• [AIM OF THE EXERCISE]:
Print exactly the lines below between the line containing "Girls' Boots Spring" and the line containing "PVC电工线槽厂家/河北PVC电工线槽厂家", counting both of those lines. Leave pictures out.

• [EXERCISE INPUTS]:
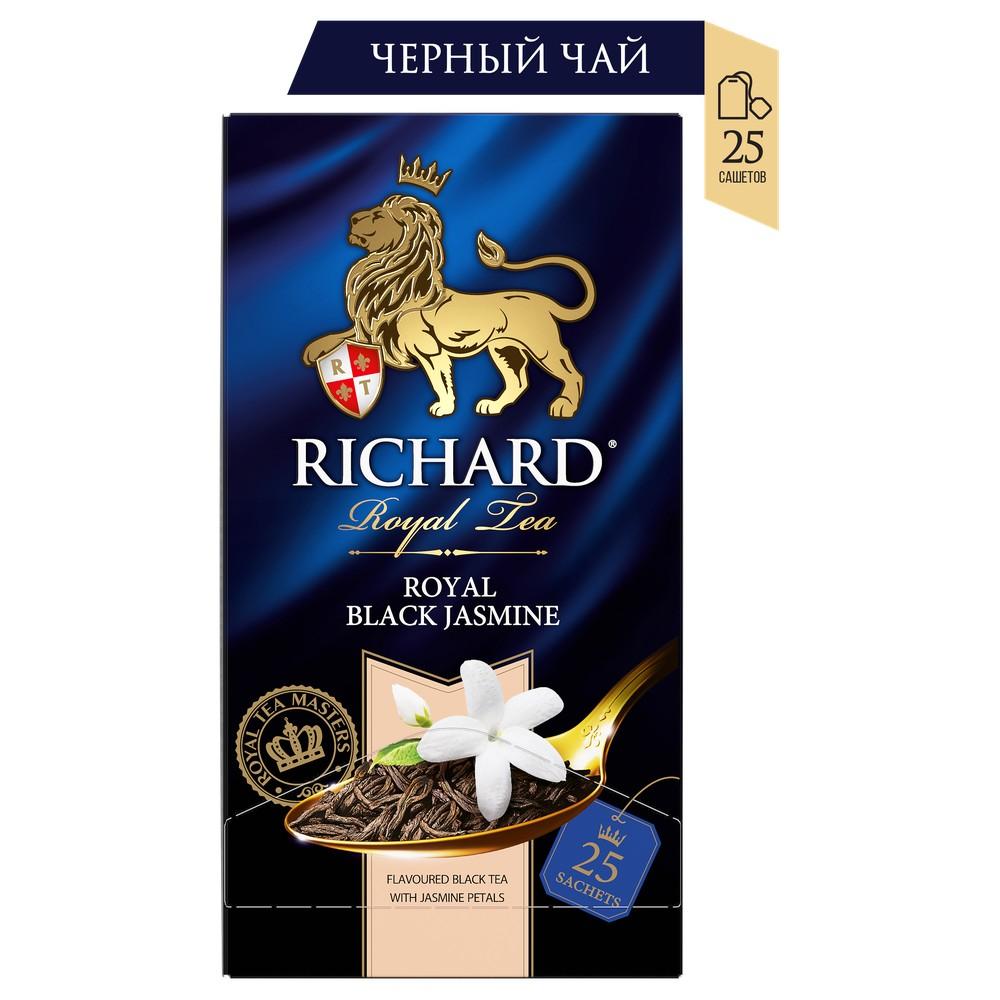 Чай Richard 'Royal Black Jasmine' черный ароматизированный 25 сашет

---

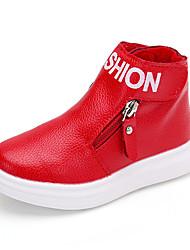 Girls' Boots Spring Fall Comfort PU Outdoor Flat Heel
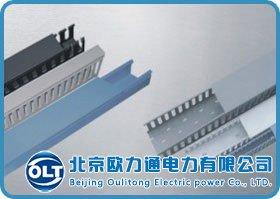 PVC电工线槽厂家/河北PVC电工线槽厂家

* * *

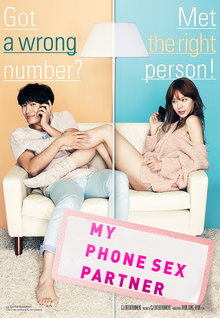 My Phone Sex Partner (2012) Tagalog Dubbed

• [SOLUTION FOR THIS EXERCISE]:
 Girls' Boots Spring Fall Comfort PU Outdoor Flat Heel
 PVC电工线槽厂家/河北PVC电工线槽厂家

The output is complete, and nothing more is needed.